Abbiamo imparato in modo molto schematico, ma sufficiente allo scopo, a disegnare ciò che il nostro occhio vede. Esso vede tutto proiettato su un piano e in tale piano tutte le linee parallele devono convergere in un punto. In altre parole, abbiamo introdotto la prospettiva centrale, ossia quella forse più ovvia e comune. Attraverso di lei è possibile finalmente creato uno spazio reale in cui inserire, come volumi ben definiti, anche le figure siano esse oggetti, edifici o anche persone. Il Rinascimento insegna...
L'avvicinamento
Come abbiamo già accennato il bisogno di creare uno spazio in cui inserire le figure umane, siano esse normali o divine, nasce già con Cimabue (1240-1302). Non più manichini a due dimensioni, ma corpi reali dotati di volume e di massa, saldamente piazzati sul terreno. Dapprima il tentativo è molto timido e si usa soltanto il chiaroscuro sulla figura che tende a renderla "corposa" e più realistica. Poi Giotto (1267-1337), ma non solo lui dato che basta pensare ai Lorenzetti a Siena, cerca di inserire i personaggi dentro spazi chiusi, creando così un volume in cui inserire le figure. Nascono così gli "scorci" che, seppure ancora molto empirici e senza regole geometriche chiaramente delineate, riescono a dare una certa profondità alle scene rappresentate. La Cappella degli Scrovegni ne è un esempio altissimo. Gli spazi in cui finalmente può inserirsi una persona diventano parte integrante del dipinto. Ovviamente, un unico punto di fuga per le rette parallele è ancora lontano...
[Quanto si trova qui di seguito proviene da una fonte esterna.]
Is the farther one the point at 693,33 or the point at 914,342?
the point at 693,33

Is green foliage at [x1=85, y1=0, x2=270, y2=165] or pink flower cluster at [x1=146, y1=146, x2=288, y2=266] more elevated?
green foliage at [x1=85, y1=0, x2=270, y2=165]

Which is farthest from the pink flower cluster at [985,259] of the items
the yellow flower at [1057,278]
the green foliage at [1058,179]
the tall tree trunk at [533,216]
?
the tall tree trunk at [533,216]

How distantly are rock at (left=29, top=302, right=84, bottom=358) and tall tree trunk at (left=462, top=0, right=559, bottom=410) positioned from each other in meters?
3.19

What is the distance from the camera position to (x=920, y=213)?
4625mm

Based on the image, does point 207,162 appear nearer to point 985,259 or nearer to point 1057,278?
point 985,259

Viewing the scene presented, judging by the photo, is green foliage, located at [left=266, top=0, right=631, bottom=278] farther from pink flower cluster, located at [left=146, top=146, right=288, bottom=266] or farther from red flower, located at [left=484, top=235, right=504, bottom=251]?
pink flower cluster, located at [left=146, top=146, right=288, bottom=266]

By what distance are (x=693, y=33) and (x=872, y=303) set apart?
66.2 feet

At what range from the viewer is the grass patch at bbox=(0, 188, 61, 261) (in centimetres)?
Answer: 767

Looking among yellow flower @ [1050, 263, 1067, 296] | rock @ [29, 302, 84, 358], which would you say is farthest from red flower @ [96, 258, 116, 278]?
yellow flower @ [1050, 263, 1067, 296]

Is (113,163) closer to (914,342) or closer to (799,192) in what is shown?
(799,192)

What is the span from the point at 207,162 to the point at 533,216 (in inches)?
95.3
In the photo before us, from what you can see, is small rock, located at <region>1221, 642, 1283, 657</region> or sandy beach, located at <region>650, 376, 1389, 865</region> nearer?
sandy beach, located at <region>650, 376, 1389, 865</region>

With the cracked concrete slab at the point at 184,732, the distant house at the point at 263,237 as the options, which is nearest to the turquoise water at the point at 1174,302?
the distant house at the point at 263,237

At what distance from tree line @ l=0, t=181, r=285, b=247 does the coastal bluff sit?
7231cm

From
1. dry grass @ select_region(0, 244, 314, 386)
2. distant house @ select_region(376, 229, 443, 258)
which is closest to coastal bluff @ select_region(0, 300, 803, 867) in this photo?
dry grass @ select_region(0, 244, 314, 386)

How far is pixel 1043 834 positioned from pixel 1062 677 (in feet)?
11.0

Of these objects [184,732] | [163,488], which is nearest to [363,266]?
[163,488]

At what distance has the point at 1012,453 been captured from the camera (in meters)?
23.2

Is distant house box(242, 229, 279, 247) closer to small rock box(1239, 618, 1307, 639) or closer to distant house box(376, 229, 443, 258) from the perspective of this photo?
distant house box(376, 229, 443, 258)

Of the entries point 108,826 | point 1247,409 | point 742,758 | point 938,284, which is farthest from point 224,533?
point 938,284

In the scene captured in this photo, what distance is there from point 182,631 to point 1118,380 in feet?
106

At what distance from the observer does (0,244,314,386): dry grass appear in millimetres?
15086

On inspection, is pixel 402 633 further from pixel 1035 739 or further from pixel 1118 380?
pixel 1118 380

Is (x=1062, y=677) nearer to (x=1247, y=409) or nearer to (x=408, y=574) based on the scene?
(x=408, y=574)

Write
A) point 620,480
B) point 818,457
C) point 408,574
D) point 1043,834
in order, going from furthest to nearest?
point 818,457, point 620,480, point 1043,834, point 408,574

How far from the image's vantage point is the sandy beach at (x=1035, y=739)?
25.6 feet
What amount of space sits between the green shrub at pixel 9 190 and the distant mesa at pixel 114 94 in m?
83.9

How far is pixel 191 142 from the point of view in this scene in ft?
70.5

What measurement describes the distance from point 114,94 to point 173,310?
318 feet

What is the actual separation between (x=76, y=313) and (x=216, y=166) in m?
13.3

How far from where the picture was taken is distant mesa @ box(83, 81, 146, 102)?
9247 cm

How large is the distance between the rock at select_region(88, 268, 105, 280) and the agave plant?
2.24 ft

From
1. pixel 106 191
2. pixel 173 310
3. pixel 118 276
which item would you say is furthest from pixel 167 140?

Non dimentichiamo, poi, il grande contributo di Giotto alla linea che delimita i personaggi: essa è variabile, si ispessisce e si assottiglia contribuendo a una visione tridimensionale. Il salto è enorme, superiore a quello che appare a prima vista. L'uomo sta prendendo coscienza della sua esistenza terrena e della sua posizione materiale nel paesaggio.
Come già abbiamo detto QUI, dopo Giotto sembrerebbe che il suo pennello si sia fermato, anche se molti altri maestri proseguirono in quella strada, ma senza riuscire a compiere il salto definitivo.
La nascita
Per ottenerlo bisogna aspettare l'inizio del quattrocento, quando compaiono due figure immense nella loro genialità: Brunelleschi (1377-1446) e Masaccio (1401-1428). Loro vogliono completare l'opera di Giotto, cercando le regole geometriche e pittoriche più adatte e, soprattutto, completamente oggettive e descrivibili. Brunelleschi è noto come architetto, mentre Masaccio come pittore. Ma ormai non esiste più limite tra queste rappresentazioni della realtà. Ed è proprio attraverso una tavoletta dipinta che Brunelleschi dimostra a tutti come riprodurre perfettamente su un piano la visione tridimensionale acquisita dall'occhio umano ed è proprio Masaccio che realizza una struttura architettonica perfetta in cui inserire figure umane e divine tali da prendere possesso di uno spazio reale e concreto. L'uomo diventa veramente creatura reale e i suoi piedi hanno lo spazio giusto per ergersi nella sua fierezza.
Facciamo una breve storia di queste due opere fondamentali che, a volte, sono dimenticate a causa di una conoscenza troppo frettolosa.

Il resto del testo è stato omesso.